Wer Glück hatte, konnte im Sommerurlaub ein bisschen Erholung finden, vielleicht sogar ein paar tiefere Einsichten. Die Rückkehr in die Realität ist dann oft mit gesteigertem Stress verbunden. Lassen sich die Errungenschaften der Ferien irgendwie in den Alltag hinüberretten?

Der Urlaub liegt hinter Ihnen. Das Flugzeug setzt zur Landung an. Vielleicht freuen Sie sich ja nicht besonders auf den Alltagstrott. Warum diese Tristesse bei der Rückkunft zu Hause? Sie ist gut zu erklären dadurch, dass Sie aus einer Weite kommen, wie sie bei jeder Reise erfahrbar wird, und in einer Enge ankommen, wie sie an jedem Ort herrscht, an dem man bleibt. Jedes Unterwegssein vermittelt Weite, an jedem Ort aber wird es eng, denn die Weite der Möglichkeiten reduziert sich auf die einzige Wirklichkeit, die hier dominiert. Und diese Wirklichkeit entspricht oft nicht den Vorstellungen, die Sie sich in der Ferne gemacht haben. Das Ideale wird vom Realen eingeholt.

Jetzt erwartet Sie wieder das Klein-Klein des Alltags. Die Schwerkraft der Verhältnisse zieht Sie wieder hinab. Sie sollten sofort völlig präsent sein und sind doch noch unterwegs. Die Statik der Beharrung fängt die Dynamik der Bewegung ein. Die Arbeiten am Schreibtisch oder im Haushalt haben sich, wie bei der Rückkunft klar wird, eben nicht von selbst erledigt. Sie müssen sich wieder eintakten in den Normalrhythmus. Sie haben den Forderungen anderer zu genügen, die darin eine reine Selbstverständlichkeit sehen, und das ist ihnen nicht vorzuwerfen.

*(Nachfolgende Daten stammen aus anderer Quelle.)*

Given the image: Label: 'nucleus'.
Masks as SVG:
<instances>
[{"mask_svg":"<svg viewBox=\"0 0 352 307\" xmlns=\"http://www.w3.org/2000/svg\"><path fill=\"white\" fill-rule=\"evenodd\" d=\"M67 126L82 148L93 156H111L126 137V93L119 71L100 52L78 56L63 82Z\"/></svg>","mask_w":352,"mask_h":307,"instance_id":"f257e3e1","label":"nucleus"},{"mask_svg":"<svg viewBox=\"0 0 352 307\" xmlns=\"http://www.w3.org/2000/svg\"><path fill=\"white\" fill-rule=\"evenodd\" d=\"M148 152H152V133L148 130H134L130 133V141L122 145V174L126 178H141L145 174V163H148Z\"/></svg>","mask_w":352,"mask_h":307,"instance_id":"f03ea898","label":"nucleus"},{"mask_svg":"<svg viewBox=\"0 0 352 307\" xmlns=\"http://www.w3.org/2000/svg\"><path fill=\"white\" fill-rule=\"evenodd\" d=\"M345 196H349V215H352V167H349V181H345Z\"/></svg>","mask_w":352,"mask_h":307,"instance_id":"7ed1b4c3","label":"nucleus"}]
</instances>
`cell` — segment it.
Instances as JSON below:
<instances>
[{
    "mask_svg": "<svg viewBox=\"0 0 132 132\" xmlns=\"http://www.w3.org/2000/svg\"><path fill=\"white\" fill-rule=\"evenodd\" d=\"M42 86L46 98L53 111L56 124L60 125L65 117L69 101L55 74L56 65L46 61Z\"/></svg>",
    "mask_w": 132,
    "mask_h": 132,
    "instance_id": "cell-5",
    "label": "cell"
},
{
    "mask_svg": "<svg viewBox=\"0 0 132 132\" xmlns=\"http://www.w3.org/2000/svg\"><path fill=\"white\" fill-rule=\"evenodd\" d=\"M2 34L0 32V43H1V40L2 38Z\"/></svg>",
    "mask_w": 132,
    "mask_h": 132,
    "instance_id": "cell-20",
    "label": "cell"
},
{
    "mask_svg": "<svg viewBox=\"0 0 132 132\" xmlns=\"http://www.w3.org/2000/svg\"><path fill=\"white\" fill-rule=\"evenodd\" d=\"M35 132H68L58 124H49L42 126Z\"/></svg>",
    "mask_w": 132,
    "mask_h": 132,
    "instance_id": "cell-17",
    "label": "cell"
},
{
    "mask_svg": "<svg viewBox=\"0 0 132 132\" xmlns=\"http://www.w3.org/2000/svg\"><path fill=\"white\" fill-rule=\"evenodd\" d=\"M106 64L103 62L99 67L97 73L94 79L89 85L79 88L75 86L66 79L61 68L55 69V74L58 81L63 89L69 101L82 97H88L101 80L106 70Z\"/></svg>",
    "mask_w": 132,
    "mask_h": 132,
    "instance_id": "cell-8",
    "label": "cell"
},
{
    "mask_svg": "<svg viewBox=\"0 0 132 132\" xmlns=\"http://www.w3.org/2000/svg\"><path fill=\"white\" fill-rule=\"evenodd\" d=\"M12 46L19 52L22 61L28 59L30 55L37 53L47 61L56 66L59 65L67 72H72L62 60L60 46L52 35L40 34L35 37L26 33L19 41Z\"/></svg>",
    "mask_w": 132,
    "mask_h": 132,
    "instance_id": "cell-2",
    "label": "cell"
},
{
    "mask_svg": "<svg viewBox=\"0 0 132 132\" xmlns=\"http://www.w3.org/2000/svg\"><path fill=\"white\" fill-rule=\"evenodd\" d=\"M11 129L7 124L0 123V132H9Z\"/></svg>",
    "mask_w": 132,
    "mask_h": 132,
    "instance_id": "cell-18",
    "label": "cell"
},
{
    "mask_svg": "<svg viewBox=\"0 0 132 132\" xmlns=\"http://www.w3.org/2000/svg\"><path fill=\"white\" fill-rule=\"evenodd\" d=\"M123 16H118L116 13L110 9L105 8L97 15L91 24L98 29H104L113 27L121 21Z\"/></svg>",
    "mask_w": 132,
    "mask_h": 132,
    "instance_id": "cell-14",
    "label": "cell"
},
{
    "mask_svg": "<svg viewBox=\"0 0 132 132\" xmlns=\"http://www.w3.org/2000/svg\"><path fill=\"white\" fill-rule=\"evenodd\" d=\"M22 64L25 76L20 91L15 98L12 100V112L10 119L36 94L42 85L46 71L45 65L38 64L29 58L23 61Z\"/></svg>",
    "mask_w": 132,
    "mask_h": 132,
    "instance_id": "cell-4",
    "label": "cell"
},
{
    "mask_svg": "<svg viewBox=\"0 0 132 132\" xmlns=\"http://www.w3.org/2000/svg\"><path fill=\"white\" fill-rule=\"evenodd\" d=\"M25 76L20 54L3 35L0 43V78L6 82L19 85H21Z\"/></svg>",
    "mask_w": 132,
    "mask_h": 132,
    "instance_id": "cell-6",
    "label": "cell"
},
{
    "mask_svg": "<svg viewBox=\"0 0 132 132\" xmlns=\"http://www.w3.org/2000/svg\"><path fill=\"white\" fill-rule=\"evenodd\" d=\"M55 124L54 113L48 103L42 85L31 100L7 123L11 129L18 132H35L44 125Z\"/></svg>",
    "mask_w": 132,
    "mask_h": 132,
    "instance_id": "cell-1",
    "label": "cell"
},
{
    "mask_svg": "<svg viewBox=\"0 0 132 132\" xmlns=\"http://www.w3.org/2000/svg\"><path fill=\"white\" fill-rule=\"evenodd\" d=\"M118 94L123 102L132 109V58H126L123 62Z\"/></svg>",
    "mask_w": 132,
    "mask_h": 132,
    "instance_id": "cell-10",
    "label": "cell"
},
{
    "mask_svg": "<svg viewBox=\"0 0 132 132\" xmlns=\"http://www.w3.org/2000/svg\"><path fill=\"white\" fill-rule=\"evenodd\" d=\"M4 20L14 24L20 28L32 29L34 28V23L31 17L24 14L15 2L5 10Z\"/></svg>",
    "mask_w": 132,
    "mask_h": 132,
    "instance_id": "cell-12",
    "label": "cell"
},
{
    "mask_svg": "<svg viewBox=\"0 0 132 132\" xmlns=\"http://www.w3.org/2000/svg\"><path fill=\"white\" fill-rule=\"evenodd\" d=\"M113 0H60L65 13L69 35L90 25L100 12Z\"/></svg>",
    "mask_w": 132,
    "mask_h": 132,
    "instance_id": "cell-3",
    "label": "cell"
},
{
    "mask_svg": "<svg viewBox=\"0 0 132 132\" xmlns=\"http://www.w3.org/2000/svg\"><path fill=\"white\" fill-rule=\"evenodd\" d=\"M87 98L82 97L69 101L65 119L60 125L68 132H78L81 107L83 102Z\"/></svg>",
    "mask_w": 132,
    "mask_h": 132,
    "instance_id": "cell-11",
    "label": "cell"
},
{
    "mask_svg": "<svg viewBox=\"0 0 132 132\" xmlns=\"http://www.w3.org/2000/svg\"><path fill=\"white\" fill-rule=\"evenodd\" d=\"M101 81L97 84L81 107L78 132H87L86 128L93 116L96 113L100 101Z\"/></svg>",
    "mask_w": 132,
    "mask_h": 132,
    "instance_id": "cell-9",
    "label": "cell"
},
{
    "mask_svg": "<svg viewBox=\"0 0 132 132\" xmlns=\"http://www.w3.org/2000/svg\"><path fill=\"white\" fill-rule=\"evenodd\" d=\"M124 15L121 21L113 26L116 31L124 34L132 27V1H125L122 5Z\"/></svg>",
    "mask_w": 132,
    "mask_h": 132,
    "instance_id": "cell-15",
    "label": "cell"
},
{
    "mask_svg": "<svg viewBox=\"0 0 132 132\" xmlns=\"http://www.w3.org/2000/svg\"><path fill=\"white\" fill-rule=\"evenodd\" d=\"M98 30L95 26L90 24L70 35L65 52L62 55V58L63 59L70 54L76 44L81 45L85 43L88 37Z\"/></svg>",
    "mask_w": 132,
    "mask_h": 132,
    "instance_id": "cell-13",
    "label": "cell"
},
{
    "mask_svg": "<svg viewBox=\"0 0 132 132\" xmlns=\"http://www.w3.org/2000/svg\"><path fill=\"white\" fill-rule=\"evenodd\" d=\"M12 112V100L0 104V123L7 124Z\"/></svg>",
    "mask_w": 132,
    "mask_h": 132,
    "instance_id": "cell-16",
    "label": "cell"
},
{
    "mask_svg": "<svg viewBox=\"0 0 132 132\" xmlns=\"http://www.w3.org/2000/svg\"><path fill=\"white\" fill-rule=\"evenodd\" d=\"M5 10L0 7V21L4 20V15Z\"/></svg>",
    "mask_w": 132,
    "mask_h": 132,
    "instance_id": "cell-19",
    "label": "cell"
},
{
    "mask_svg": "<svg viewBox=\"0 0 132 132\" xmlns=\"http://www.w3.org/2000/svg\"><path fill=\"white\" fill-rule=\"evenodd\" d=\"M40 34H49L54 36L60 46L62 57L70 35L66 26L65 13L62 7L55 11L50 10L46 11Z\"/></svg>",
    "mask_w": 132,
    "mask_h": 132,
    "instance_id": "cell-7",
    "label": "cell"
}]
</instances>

Aber vielleicht sind Sie auch ganz froh, aus der Fremde in die Vertrautheit zurückzukehren? Denn das ist die andere Seite: Hier können Sie die Dinge des alltäglichen Lebens, die Begegnungen, die Erfahrungen, wieder besser einschätzen. Heimat ist dort, wo Sie sich auskennen, wo Sie die Bedeutungen der Dinge verstehen, auch die unausgesprochenen. Wo Sie sich nicht unentwegt abmühen müssen, etwas richtig zu interpretieren, um doch nur wieder das Wichtigste zu übersehen. Was bedeutet ein Lächeln? Ist es ernst gemeint, oder ist es eine Falle der Freundlichkeit, in die Sie tappen? Was bedeutet ein Stirnrunzeln? Ist es ironisch gemeint, oder kündigt es Unheil an? Was bedeutet es, wenn jemand nichts sagt? Ist es als Zustimmung oder Ablehnung, als Misstrauen oder Wohlwollen zu interpretieren? Das sind die Situationen, mit denen immer im Leben zurechtzukommen ist, die in der Fremde jedoch nicht so treffsicher zu deuten sind wie zu Hause. Heimat ist dort, wo Sie auch "zwischen den Zeilen" lesen können.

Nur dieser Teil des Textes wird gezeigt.